GIVEN EXERCISE:
Exactly as written, transcribe the lines that run from the one containing "In this scene" to the end of the records below.

________________________________________

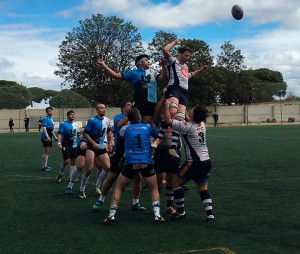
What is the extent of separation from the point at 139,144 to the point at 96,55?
67.7 metres

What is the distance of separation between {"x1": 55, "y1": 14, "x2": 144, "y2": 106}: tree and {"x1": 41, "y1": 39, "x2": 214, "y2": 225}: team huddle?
6376 cm

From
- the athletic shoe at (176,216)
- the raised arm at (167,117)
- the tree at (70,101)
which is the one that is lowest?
the athletic shoe at (176,216)

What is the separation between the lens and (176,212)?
8.64 meters

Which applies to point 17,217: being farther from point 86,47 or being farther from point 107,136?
point 86,47

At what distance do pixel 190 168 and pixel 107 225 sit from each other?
1.73m

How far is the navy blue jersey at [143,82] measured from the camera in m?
9.40

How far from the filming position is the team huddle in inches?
334

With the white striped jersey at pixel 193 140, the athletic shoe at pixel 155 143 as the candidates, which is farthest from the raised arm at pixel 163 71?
the athletic shoe at pixel 155 143

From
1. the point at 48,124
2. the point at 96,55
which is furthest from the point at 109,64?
the point at 48,124

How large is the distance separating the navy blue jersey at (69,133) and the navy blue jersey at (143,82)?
5.67 meters

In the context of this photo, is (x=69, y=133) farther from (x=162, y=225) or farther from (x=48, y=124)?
(x=162, y=225)

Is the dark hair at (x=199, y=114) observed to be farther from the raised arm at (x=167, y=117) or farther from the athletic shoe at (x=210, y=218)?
the athletic shoe at (x=210, y=218)

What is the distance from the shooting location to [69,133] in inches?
584

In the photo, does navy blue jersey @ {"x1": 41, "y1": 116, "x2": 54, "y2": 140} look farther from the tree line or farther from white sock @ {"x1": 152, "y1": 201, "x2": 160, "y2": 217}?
the tree line
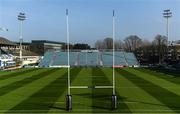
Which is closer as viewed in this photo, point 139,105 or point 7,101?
point 139,105

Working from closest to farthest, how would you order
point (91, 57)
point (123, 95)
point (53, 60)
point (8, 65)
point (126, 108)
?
point (126, 108) < point (123, 95) < point (8, 65) < point (53, 60) < point (91, 57)

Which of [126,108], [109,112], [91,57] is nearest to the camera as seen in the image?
[109,112]

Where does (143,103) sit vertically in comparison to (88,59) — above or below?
below

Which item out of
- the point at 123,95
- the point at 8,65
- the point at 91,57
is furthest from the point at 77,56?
the point at 123,95

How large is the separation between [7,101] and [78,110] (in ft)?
19.9

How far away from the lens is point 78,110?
72.7 ft

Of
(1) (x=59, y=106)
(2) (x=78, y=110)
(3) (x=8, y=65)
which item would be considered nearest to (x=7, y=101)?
(1) (x=59, y=106)

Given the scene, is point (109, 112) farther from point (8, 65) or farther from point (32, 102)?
point (8, 65)

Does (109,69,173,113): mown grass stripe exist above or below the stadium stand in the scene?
below

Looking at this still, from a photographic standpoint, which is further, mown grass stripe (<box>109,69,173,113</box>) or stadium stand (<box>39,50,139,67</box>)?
stadium stand (<box>39,50,139,67</box>)

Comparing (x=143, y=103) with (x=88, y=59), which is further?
(x=88, y=59)

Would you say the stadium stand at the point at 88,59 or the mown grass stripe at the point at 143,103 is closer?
the mown grass stripe at the point at 143,103

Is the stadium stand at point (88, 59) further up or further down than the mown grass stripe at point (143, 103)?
further up

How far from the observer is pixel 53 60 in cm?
11838
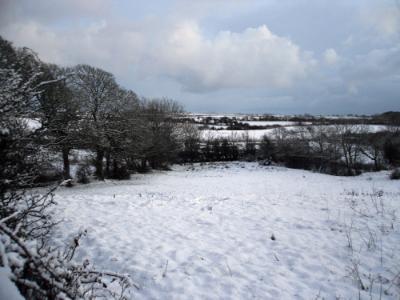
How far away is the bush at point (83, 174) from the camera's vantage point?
64.1ft

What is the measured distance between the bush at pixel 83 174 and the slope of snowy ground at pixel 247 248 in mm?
12304

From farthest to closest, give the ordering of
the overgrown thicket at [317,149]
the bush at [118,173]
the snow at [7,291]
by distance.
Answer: the overgrown thicket at [317,149] < the bush at [118,173] < the snow at [7,291]

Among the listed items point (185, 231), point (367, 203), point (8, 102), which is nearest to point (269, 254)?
point (185, 231)

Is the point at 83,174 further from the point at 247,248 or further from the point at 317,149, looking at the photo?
the point at 317,149

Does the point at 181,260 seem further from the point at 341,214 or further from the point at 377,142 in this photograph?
the point at 377,142

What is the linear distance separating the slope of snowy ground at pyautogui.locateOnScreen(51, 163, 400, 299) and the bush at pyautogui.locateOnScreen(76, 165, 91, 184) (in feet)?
40.4

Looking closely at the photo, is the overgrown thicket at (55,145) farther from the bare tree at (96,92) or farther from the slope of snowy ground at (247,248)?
the slope of snowy ground at (247,248)

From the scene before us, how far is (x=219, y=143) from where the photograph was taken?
4941 cm

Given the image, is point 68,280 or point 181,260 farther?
point 181,260

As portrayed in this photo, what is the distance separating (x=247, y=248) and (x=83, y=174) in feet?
59.5

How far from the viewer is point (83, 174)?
65.6 ft

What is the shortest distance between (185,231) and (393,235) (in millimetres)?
4677

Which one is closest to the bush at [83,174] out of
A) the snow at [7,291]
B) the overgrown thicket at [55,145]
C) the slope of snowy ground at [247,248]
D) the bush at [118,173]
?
the overgrown thicket at [55,145]

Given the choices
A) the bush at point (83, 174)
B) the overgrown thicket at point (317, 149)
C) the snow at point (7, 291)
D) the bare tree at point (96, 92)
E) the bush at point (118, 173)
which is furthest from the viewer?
the overgrown thicket at point (317, 149)
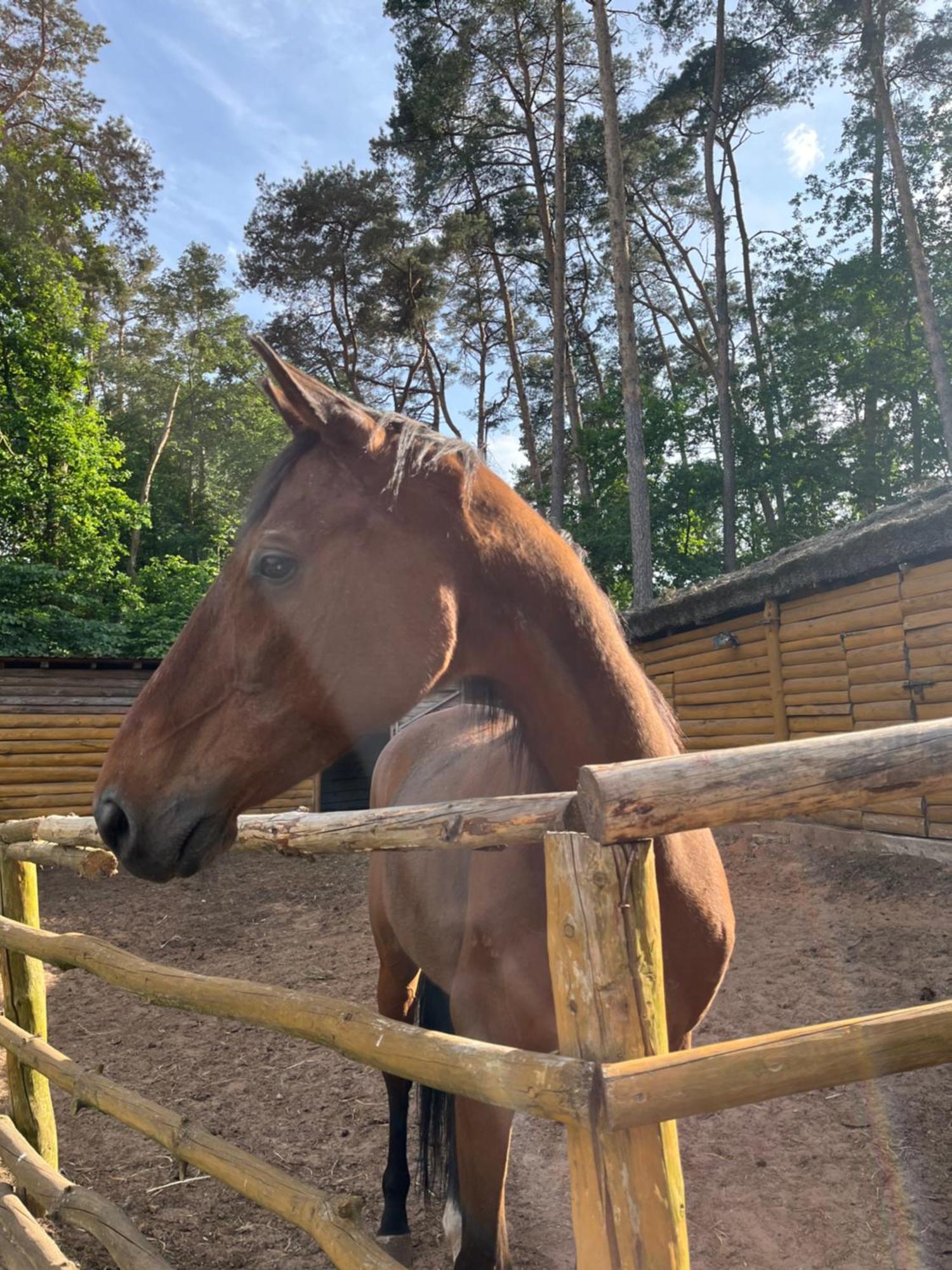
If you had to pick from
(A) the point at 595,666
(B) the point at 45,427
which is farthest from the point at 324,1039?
(B) the point at 45,427

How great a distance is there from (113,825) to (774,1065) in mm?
1207

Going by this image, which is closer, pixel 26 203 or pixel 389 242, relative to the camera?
pixel 26 203

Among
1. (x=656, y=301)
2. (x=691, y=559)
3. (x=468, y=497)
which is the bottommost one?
(x=468, y=497)

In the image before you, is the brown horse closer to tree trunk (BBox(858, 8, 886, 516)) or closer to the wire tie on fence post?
the wire tie on fence post

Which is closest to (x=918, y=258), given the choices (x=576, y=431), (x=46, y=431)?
(x=576, y=431)

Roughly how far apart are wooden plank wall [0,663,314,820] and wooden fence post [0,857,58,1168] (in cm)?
703

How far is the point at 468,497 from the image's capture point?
1.60 metres

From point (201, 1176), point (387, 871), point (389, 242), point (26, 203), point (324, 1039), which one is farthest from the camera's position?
point (389, 242)

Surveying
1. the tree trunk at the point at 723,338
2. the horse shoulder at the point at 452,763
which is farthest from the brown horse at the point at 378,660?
the tree trunk at the point at 723,338

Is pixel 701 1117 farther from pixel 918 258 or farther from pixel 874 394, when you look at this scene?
pixel 874 394

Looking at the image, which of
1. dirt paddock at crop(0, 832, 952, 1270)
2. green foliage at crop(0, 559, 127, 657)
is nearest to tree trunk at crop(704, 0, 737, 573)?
dirt paddock at crop(0, 832, 952, 1270)

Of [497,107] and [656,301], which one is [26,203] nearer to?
[497,107]

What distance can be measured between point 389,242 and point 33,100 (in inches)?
324

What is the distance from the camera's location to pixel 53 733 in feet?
35.6
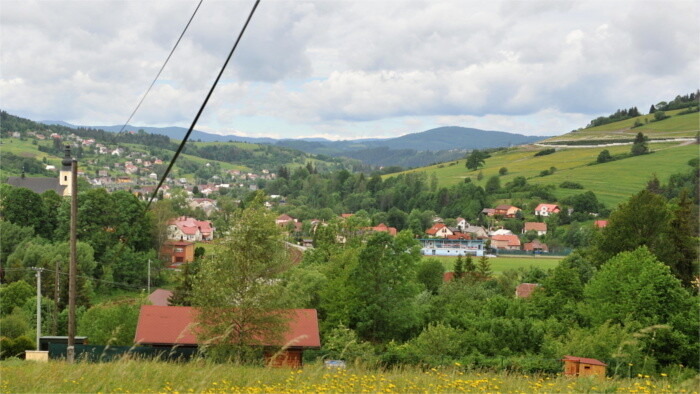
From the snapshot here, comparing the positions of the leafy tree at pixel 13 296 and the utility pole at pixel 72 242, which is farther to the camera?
the leafy tree at pixel 13 296

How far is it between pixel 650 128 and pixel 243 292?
562 feet

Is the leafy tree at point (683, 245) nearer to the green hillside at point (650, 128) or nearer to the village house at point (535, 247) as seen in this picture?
the village house at point (535, 247)

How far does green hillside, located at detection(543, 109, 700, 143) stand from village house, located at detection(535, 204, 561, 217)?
5976 cm

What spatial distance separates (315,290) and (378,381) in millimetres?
26253

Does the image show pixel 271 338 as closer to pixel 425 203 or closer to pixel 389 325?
pixel 389 325

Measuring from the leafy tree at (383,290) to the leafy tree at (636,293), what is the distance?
811cm

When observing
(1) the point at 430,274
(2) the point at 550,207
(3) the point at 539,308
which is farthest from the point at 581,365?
(2) the point at 550,207

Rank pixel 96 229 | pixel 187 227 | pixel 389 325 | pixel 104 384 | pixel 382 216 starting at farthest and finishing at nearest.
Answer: pixel 382 216
pixel 187 227
pixel 96 229
pixel 389 325
pixel 104 384

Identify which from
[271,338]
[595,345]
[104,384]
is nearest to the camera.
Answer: [104,384]

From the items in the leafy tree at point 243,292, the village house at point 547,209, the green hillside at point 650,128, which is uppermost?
the green hillside at point 650,128

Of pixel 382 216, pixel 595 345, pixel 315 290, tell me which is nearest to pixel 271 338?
pixel 595 345

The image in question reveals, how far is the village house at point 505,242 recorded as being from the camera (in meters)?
97.2

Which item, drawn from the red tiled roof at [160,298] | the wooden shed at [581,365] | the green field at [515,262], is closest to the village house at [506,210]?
the green field at [515,262]

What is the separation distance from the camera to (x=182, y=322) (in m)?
20.0
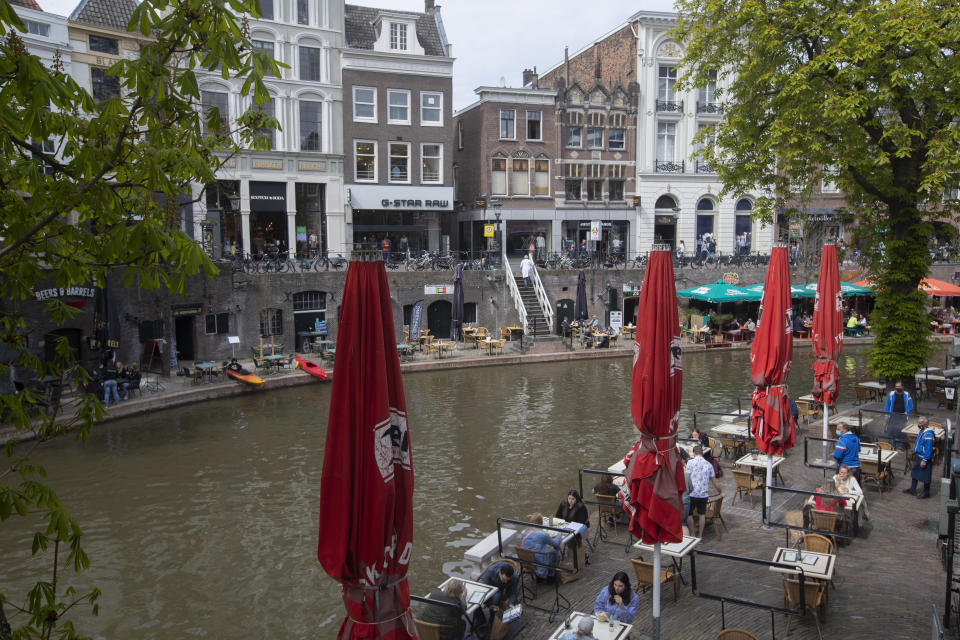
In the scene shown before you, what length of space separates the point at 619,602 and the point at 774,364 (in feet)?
15.2

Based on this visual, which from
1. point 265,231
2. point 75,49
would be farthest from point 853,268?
point 75,49

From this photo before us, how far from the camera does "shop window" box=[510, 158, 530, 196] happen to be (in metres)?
39.0

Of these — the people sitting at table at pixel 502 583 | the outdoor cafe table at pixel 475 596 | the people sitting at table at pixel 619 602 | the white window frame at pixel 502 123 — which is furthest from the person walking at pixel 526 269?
the people sitting at table at pixel 619 602

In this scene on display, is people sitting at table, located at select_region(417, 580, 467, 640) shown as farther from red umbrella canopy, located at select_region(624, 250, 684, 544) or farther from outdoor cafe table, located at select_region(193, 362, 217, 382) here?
outdoor cafe table, located at select_region(193, 362, 217, 382)

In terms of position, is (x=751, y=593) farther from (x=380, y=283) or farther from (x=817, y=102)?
(x=817, y=102)

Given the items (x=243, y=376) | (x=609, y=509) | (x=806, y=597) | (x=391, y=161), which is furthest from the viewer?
(x=391, y=161)

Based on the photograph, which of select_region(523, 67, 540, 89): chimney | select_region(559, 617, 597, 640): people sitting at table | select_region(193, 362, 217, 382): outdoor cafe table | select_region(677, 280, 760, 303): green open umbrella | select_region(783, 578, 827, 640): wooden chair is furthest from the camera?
select_region(523, 67, 540, 89): chimney

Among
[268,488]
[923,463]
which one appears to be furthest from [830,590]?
[268,488]

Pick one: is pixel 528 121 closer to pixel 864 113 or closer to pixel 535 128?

________________________________________

REPLY TO THE EXERCISE:
In this scene on display, is people sitting at table, located at select_region(417, 580, 467, 640) shown as farther from red umbrella canopy, located at select_region(624, 250, 684, 544) or farther from outdoor cafe table, located at select_region(193, 362, 217, 382) here?
outdoor cafe table, located at select_region(193, 362, 217, 382)

In terms of position, is (x=751, y=593) farther from (x=380, y=283) or farther from (x=817, y=102)?
(x=817, y=102)

Given the items (x=243, y=376) | (x=609, y=509) | (x=806, y=597) | (x=391, y=161), which is furthest from the viewer?
(x=391, y=161)

Based on the photograph, which of select_region(523, 67, 540, 89): chimney | select_region(559, 617, 597, 640): people sitting at table | select_region(193, 362, 217, 382): outdoor cafe table | select_region(677, 280, 760, 303): green open umbrella | select_region(783, 578, 827, 640): wooden chair is furthest from the camera?
select_region(523, 67, 540, 89): chimney

Among
[268,488]
[923,463]
which one appears to be furthest from [830,590]?
[268,488]

Pick one: is pixel 528 121 closer to pixel 864 113 or closer to pixel 535 128?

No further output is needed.